(Spatial questions based on pictures)
* * *
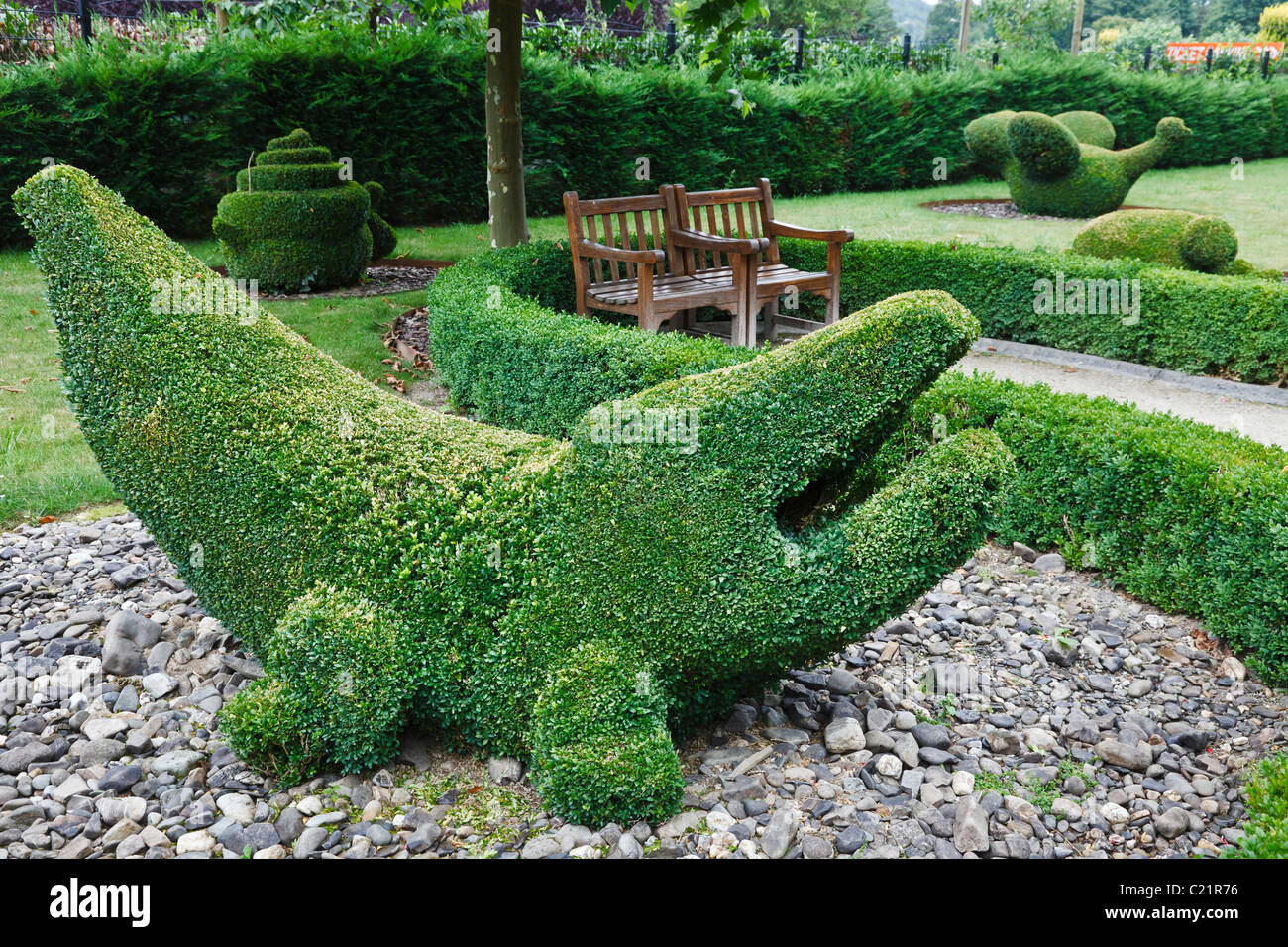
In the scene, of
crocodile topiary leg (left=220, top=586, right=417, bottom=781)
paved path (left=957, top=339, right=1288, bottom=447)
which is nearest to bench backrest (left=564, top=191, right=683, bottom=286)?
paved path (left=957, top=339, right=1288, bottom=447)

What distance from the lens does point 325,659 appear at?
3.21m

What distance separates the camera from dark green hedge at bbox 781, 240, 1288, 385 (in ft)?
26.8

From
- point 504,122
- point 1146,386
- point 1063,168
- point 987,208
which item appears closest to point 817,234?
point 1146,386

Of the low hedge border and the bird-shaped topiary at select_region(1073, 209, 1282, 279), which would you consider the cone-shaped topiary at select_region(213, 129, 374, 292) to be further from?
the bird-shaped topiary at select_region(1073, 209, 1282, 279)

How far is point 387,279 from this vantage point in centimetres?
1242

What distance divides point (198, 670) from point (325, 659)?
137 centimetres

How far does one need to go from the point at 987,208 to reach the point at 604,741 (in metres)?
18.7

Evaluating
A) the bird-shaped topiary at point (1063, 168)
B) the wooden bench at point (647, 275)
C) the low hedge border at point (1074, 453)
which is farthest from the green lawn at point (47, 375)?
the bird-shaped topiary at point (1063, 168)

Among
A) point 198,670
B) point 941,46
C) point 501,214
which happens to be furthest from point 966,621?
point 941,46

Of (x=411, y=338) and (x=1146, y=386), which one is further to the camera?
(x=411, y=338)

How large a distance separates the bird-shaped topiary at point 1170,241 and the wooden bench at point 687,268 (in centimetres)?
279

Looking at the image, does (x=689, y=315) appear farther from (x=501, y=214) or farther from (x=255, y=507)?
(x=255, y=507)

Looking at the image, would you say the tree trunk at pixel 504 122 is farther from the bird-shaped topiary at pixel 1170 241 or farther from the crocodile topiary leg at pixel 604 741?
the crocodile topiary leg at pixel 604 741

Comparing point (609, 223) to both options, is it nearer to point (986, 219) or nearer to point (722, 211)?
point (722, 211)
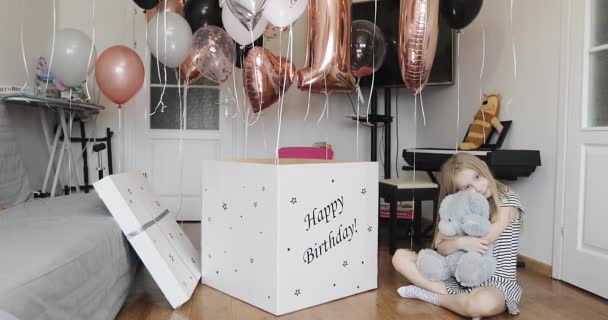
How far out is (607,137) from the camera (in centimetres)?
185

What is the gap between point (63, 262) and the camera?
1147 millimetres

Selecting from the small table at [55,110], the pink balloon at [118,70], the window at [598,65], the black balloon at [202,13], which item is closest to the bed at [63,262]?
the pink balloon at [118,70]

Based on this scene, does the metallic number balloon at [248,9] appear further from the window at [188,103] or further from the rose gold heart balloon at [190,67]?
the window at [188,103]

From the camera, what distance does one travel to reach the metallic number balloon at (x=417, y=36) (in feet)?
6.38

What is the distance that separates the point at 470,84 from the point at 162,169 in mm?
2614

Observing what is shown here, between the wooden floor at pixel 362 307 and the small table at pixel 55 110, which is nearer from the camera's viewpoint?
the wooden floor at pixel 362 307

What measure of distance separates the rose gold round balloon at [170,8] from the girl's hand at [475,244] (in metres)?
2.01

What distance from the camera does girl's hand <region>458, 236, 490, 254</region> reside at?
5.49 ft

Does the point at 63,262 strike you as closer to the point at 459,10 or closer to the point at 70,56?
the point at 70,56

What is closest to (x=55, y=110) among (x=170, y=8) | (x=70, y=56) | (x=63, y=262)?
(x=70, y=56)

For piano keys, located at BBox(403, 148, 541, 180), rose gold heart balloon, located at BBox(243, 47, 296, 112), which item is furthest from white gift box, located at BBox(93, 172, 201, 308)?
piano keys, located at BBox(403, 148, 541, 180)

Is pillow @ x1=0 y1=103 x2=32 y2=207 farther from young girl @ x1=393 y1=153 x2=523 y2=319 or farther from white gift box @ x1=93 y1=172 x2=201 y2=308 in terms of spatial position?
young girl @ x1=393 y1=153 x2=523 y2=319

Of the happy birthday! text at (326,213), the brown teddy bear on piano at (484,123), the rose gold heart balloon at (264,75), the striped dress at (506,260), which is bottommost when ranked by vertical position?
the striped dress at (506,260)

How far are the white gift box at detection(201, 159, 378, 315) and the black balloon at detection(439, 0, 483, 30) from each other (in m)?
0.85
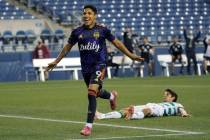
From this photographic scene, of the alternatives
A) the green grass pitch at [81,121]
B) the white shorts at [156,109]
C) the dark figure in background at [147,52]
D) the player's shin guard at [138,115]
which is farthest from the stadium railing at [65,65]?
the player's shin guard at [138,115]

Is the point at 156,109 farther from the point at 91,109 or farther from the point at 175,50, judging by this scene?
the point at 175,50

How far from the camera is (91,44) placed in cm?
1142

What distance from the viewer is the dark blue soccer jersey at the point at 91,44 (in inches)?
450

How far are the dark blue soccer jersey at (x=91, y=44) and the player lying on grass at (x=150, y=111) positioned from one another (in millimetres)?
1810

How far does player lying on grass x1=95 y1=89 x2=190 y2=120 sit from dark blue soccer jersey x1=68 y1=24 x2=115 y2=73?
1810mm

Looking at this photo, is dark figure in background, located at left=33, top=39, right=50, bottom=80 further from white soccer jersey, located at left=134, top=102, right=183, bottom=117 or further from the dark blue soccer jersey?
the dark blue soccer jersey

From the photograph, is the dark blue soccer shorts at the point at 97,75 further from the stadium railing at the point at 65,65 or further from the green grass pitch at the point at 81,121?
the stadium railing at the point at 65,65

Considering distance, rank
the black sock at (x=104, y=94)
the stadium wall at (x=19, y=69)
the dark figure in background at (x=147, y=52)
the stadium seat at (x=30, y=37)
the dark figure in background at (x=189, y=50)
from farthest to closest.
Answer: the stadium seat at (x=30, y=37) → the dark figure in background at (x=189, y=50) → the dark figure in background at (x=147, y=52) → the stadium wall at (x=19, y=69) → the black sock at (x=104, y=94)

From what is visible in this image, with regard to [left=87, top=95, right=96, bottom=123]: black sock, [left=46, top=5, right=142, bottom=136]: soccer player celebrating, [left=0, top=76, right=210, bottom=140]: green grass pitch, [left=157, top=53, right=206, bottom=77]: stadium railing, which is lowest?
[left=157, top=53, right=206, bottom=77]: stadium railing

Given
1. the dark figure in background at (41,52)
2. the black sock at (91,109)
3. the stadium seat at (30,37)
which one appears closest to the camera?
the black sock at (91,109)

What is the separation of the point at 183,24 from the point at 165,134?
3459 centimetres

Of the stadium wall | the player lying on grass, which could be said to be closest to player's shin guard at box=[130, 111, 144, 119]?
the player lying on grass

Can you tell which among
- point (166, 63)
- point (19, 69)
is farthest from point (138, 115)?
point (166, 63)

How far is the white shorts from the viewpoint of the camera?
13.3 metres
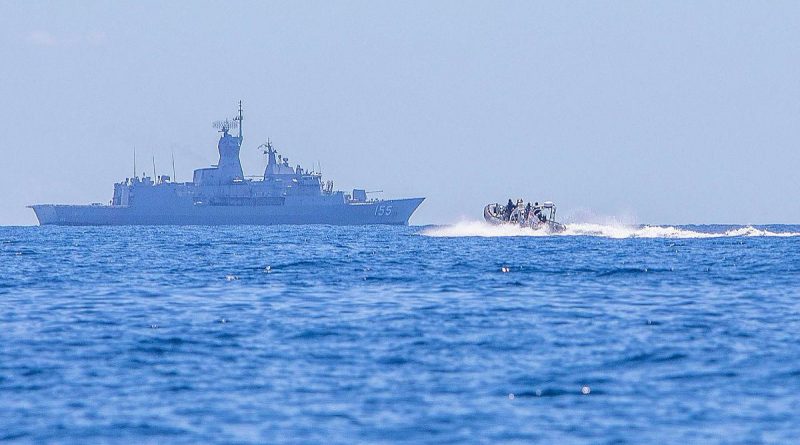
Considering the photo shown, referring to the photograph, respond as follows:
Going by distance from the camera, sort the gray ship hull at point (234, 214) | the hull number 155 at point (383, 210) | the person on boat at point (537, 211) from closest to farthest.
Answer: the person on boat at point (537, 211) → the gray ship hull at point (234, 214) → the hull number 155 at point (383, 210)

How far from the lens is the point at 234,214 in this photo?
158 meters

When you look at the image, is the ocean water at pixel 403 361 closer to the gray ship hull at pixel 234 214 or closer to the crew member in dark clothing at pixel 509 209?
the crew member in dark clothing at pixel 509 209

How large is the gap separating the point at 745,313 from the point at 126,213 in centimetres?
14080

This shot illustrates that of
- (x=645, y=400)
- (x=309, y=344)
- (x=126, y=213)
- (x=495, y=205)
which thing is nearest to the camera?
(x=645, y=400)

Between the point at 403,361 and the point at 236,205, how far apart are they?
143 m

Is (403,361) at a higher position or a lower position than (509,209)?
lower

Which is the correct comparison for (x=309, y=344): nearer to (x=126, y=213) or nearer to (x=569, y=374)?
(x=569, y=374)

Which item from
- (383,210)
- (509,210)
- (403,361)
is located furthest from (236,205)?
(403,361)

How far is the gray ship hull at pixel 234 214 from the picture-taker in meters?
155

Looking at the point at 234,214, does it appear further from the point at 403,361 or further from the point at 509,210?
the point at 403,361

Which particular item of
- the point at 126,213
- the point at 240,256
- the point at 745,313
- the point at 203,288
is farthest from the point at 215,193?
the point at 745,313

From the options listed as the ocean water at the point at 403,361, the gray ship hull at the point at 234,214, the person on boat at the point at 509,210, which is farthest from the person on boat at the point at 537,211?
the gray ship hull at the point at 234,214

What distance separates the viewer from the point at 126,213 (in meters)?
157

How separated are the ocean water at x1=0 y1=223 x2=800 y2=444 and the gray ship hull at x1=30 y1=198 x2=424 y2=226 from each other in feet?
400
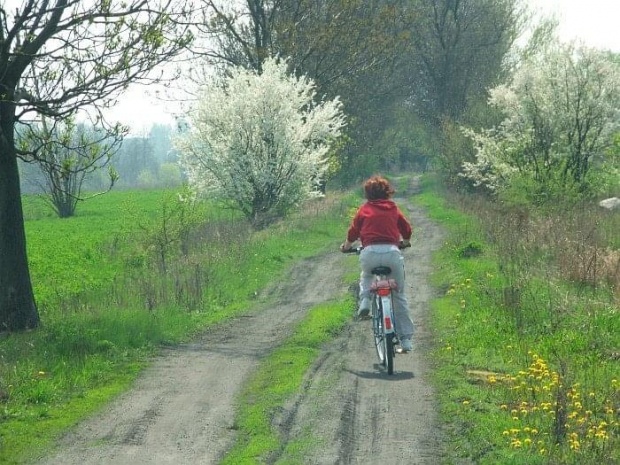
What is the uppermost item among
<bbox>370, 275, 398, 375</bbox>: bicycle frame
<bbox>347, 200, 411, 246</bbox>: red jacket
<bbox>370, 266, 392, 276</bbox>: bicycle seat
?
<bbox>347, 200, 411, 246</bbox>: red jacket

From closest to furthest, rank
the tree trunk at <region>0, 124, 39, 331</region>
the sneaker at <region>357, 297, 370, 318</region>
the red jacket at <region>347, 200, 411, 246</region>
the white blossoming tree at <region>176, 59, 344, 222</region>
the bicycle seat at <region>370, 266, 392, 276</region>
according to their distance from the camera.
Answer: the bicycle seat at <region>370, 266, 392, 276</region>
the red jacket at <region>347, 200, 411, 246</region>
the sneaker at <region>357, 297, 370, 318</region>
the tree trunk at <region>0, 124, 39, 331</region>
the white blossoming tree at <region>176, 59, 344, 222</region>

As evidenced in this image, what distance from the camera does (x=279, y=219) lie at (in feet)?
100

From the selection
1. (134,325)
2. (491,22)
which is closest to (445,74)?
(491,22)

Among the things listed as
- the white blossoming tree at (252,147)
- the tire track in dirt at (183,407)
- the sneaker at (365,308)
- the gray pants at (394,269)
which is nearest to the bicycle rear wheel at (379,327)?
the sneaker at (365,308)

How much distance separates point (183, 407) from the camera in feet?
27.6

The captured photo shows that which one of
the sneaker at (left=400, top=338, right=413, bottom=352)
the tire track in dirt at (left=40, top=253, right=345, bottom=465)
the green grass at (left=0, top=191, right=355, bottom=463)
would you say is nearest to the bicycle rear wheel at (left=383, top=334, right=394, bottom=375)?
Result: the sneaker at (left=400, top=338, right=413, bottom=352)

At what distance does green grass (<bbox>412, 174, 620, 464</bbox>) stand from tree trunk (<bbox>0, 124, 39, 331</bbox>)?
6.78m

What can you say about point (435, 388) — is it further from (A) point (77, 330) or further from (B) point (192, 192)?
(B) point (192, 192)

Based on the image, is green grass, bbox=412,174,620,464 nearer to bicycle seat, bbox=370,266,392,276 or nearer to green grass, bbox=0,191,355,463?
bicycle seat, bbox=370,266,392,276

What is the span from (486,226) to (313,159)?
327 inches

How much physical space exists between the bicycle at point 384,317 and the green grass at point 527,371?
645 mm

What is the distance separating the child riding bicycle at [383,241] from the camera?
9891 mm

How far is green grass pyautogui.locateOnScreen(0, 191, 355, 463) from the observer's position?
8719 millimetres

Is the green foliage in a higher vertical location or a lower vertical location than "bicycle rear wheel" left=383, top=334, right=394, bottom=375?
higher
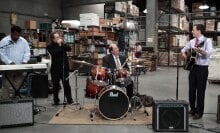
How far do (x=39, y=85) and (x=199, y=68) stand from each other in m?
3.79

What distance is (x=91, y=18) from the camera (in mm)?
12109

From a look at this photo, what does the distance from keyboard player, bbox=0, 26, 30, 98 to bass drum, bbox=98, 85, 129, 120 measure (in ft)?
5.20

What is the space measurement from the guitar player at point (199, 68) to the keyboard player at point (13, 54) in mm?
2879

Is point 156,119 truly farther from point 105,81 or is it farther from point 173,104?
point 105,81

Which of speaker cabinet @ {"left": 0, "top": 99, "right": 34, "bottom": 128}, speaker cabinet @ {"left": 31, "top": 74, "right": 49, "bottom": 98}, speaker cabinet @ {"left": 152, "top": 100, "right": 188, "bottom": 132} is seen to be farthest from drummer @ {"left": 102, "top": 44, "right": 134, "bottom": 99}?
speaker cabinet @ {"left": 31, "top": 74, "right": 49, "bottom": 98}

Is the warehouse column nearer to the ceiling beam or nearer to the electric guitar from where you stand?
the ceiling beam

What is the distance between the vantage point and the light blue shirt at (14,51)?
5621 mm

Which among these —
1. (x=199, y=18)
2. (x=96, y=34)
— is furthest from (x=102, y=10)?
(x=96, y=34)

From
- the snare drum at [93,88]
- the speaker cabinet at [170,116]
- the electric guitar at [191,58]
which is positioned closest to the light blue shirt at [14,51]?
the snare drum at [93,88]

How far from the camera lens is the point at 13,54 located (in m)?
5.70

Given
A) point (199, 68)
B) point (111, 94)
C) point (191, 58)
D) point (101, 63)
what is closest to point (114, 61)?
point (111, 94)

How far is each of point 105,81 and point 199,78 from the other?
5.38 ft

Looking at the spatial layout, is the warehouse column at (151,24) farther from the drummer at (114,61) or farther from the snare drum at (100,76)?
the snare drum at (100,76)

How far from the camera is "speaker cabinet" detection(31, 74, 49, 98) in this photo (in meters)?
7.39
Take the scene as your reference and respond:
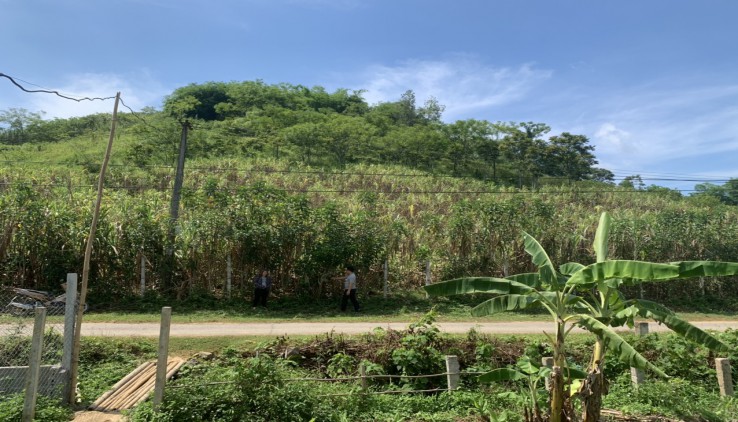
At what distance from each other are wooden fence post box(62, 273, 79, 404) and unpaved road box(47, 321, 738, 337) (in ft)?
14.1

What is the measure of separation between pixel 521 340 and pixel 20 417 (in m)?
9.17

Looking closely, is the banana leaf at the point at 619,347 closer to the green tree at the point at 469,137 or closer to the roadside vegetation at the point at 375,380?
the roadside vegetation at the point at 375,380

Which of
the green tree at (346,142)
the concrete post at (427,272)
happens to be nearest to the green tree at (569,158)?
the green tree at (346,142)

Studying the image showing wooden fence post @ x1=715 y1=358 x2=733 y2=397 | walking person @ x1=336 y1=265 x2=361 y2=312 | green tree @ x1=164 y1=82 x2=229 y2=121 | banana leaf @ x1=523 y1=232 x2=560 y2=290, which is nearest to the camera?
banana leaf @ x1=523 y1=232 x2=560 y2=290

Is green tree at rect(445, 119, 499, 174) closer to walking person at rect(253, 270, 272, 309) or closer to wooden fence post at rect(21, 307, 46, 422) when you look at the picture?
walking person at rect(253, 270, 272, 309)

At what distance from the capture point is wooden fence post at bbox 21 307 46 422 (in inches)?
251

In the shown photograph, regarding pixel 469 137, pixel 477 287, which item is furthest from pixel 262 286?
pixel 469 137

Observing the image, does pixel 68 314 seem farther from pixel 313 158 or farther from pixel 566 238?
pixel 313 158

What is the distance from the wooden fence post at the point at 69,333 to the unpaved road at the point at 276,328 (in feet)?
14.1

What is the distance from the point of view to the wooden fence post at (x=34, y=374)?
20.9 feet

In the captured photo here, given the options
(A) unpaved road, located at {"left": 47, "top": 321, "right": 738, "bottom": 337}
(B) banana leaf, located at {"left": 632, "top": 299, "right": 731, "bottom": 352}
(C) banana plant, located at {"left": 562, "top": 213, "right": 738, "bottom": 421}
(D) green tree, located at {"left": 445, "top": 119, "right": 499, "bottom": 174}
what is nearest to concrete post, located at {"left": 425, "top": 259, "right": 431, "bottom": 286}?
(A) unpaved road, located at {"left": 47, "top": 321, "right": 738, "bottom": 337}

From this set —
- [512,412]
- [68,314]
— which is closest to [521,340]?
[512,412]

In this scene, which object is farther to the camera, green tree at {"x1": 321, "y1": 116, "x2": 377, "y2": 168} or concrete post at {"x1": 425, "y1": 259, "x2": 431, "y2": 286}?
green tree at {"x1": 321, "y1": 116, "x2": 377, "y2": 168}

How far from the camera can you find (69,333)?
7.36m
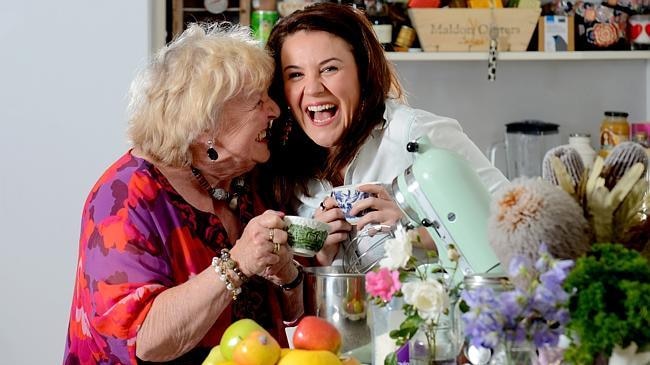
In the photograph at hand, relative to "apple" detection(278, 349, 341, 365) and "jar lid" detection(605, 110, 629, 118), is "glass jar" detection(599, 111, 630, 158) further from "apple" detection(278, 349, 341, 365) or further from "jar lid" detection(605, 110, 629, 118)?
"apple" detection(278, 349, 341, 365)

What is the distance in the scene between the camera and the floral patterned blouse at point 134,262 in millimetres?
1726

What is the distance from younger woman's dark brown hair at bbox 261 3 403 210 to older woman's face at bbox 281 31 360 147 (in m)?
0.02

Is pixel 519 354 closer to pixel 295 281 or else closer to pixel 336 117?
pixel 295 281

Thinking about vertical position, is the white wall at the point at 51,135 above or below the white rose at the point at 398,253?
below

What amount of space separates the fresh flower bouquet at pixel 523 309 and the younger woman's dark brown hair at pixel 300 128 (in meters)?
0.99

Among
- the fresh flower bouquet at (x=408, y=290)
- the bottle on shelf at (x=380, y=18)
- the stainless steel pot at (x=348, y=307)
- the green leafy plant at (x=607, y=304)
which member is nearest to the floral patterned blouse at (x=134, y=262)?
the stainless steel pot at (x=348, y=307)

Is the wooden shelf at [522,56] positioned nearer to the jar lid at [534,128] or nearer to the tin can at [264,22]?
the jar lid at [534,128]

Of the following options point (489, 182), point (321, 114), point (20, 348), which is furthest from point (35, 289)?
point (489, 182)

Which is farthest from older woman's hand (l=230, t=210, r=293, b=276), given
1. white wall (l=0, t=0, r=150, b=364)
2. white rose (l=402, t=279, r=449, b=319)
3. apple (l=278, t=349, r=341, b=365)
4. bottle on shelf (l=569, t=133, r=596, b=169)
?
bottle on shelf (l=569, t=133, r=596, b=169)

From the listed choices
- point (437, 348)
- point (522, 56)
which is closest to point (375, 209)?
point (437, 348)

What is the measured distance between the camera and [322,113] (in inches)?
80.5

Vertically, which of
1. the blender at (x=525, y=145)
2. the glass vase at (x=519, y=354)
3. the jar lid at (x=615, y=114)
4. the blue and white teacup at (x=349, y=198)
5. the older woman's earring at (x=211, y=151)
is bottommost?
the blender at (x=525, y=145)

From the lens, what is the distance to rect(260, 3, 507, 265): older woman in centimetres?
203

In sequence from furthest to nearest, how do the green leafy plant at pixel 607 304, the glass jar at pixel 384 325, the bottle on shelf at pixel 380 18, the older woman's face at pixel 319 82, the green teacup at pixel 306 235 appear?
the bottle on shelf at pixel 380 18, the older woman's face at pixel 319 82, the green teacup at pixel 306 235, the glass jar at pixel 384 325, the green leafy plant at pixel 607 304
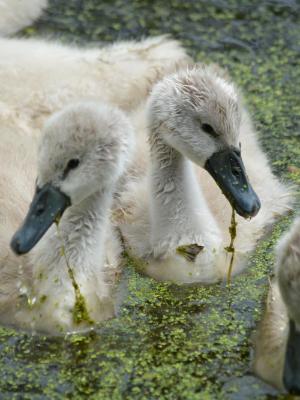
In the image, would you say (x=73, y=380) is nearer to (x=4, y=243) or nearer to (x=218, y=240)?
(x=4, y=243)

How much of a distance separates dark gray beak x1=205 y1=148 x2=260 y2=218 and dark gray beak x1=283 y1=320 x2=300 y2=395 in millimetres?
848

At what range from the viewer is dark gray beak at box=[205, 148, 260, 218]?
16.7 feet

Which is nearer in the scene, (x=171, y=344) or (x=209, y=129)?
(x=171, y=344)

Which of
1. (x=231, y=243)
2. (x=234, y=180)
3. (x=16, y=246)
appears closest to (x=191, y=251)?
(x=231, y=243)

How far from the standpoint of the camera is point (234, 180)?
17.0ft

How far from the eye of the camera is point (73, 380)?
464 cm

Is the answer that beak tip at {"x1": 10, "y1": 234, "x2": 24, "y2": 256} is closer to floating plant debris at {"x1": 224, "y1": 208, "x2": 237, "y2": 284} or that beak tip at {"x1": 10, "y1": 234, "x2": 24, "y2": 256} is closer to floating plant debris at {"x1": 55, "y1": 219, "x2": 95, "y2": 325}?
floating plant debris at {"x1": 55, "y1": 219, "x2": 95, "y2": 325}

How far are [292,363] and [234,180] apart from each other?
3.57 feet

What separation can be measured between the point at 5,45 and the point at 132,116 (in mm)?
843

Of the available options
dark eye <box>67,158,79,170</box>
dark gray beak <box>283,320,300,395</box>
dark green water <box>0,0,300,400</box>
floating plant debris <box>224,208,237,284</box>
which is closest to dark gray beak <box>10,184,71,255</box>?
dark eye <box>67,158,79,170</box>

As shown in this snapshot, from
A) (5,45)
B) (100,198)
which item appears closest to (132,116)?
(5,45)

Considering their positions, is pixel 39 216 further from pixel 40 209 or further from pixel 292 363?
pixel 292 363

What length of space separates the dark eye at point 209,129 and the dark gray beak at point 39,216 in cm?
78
* * *
**Instructions for the task:** Return the lines of the data above word for word, starting at the line that contains "Looking at this" and ending at the line that contains "Answer: the stadium", with both of those lines included.

**Task solution:**
Looking at this photo, is dark figure in background, located at left=33, top=39, right=50, bottom=80 further from white soccer jersey, located at left=134, top=102, right=183, bottom=117 or further from the dark blue soccer jersey?
the dark blue soccer jersey

From the photograph, is the dark blue soccer shorts at the point at 97,75 further from the stadium railing at the point at 65,65 or further from the green grass pitch at the point at 81,121?
the stadium railing at the point at 65,65

Considering distance, rank
the black sock at (x=104, y=94)
the stadium wall at (x=19, y=69)
the dark figure in background at (x=147, y=52)
the stadium seat at (x=30, y=37)
the dark figure in background at (x=189, y=50)
from farthest to closest.
Answer: the stadium seat at (x=30, y=37) → the dark figure in background at (x=189, y=50) → the dark figure in background at (x=147, y=52) → the stadium wall at (x=19, y=69) → the black sock at (x=104, y=94)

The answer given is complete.